Decision no. 515/2009

Application

 

Applicant, Status

Daniel Maurus Matthias K., Rejection
Gabriele R., Rejection

Public owner

Republik Österreich
Stadt Wien

Type of property

immovable

Real estate in

KG Pötzleinsdorf (01510), Wien, Wien | show on map

Decision

 

Number

515/2009

Date

20 Jan 2009

Reasons

Outside the jurisdiction of the Arbitration Panel or the scope of application of the GSF Law
No "extreme injustice" pursuant to Sec. 32 (2) item 1 of the GSF Law
Deadline expired
No seizure as defined by the GSF Law

Type

substantive

Decision in anonymous form

Press release

Press Release Decision No. 515/2009

Vienna, Pötzleinsdorf
On 20 January 2009, the Arbitration Panel for In Rem Restitution rejected a claim for restitution of two properties owned by the Republic of Austria and several property parcels owned by the City of Vienna in Vienna, Pötzleinsdorf. One property, which was seized in 1941, had already been the object of a restitution settlement in 1950 in which the Arbitration Panel were unable to find any indications of an “extreme injustice”. The second property was sold to the City of Vienna in 1938/39 and/or transferred into public property. The Arbitration Panel is convinced that this transaction did not have any causal connection to the persecution of the previous owners.
The two neighbouring properties, with a total area of around 8,200 m², comprised a villa originating from the early 19th century, several outbuildings and a park. In 1938, these and several nearby construction areas with an area of around 17,000 m² were owned by the heirs of the deceased industrialist Isador M. – Käthe B., Marie K., Anna Maria M., Heinrich Mathias M., Konrad Michael M., Lorenz Sebastian M and Stephan M. Due to an obligation to the Austrian National Bank arising from a bill of exchange, a lien for 775,000 Schilling had been recorded on the property since 1929. By 1938, merely a portion of the accumulated interest had been paid. The capital claim, however, remained unpaid.

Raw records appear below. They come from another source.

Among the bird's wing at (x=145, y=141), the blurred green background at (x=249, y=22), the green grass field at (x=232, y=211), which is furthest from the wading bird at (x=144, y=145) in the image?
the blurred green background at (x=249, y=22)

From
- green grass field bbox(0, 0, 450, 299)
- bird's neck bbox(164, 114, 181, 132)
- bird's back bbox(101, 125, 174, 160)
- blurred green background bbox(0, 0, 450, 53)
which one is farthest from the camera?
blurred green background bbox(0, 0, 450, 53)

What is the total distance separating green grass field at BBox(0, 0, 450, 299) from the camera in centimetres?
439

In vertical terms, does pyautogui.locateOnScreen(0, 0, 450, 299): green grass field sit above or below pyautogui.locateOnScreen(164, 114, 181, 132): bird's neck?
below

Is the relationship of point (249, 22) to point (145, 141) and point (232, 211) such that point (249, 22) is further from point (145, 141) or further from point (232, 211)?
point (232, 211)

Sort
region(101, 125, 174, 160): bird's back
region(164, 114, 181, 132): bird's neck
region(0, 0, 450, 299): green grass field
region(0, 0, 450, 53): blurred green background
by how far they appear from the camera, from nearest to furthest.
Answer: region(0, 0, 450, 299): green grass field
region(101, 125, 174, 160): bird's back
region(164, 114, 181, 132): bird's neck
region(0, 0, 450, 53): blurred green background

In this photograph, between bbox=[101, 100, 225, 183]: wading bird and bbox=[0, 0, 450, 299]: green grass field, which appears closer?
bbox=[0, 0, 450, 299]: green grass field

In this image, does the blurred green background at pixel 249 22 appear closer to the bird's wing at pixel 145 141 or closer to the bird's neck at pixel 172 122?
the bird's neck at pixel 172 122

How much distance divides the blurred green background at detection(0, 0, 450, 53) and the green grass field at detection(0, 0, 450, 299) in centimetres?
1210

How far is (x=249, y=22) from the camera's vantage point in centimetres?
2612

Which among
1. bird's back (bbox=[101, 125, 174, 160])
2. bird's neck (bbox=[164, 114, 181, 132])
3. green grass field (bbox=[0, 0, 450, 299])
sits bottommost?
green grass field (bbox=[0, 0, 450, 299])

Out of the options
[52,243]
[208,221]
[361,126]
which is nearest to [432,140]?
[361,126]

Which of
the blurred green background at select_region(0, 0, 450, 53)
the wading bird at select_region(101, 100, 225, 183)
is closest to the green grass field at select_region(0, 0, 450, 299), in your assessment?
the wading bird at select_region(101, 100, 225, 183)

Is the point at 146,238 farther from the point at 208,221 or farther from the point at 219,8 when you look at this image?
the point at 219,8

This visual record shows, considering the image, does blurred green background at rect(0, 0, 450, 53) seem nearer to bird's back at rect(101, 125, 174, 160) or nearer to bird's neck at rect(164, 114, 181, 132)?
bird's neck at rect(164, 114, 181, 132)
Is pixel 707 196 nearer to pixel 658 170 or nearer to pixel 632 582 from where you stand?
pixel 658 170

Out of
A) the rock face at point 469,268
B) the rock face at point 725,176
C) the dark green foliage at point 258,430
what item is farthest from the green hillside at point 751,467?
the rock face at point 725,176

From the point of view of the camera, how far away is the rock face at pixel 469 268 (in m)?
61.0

From 1938, the Reichsbank, which had taken over the business transactions of the Austrian National Bank after the Anschluss, tried to bring in a portion of the claim through the sale of the properties. As this, with the exception of one property, this was unsuccessful, from 1941 the Reichsbank planned to take over the ownership of the remaining properties. After the owners, who were considered Jews pursuant to the “Nuremberg Laws”, had fled abroad the properties fell to the German Reich on the basis of the Eleventh Decree to the Reich Citizenship Law, which in turn transferred them to the Reichsbank for their estimated value of 300,000 Reichsmark to be offset against the claim.

In 1945, the ownership title to the properties was recorded for the Austrian National Bank, which sold one of the presently requested properties comprising the villa and a large part of the park to the Republic of Austria. In the subsequent years the listed building, which was severely dilapidated, was renovated at great expense.

In 1950, the heirs of Isidor M. concluded a settlement with the Austrian National Bank. In this settlement the waived the restitution of the properties that were seized in 1941 – including the property which had been sold to the Republic in 1948. In a counter move the Austrian National Bank waived the remainder of the claim from the obligation arising from the bill of exchange against the owners and returned to them a property consisting of a construction area. One of the requested partial areas, which was transferred into public property by the Austrian National Bank in 1951, was also included in the settlement.

The Arbitration Panel therefore had to examine whether the settlement constituted an “extreme injustice”. In doing so, it was to be taken into account that in the case of a restitution, the previous owners would not only have had to pay back the estimated value of the properties which had been offset against the original claim of the Austrian National Bank in 1944 and a large part of the renovation expenses. In addition to this, the Austrian National Bank had a remaining claim of at least 440,000 Schilling against the owners on the basis of which the bank could have subjected the properties to an auctioning procedure at any time. Due to the high costs that would be connected to the restitution and the risk of not achieving the full value of the properties by auction, in the view of the previous owners and/or their heirs the settlement seemed economically understandable. The Arbitration Panel was also unable to determine that their freedom of contract had been decisively restricted at the time of the settlement.  For this reason, the restitution could not be recommended.

With regards to the second requested property and the two partial areas, the Arbitration Panel had to examine whether a seizure in the meaning of the General Settlement Fund Law was present. A prerequisite for a seizure is the causal connection between the persecution and the sale of the properties.

The City of Vienna had already conducted negotiations with the previous owners regarding the transfer of the two partial areas for widening the street, which had been in planning since 1930. Furthermore, in July 1938, both parties also agreed on the sale of the property. As the purchase price was adequate, the proceeds of the sale were received in their entirety by the owners and the negotiations had already commenced before 1938, the Arbitration Panel did not deem there to be a causal connection between the undisputed persecution of the owners and the sale of the property.

Therefore, the Arbitration Panel was also unable to recommend the restitution of this property which was sold to the Republic of Austria in 1954 and two partial areas which remained in the ownership of the City of Vienna.
For use by media; not legally binding upon the Arbitration Panel for In Rem Restitution.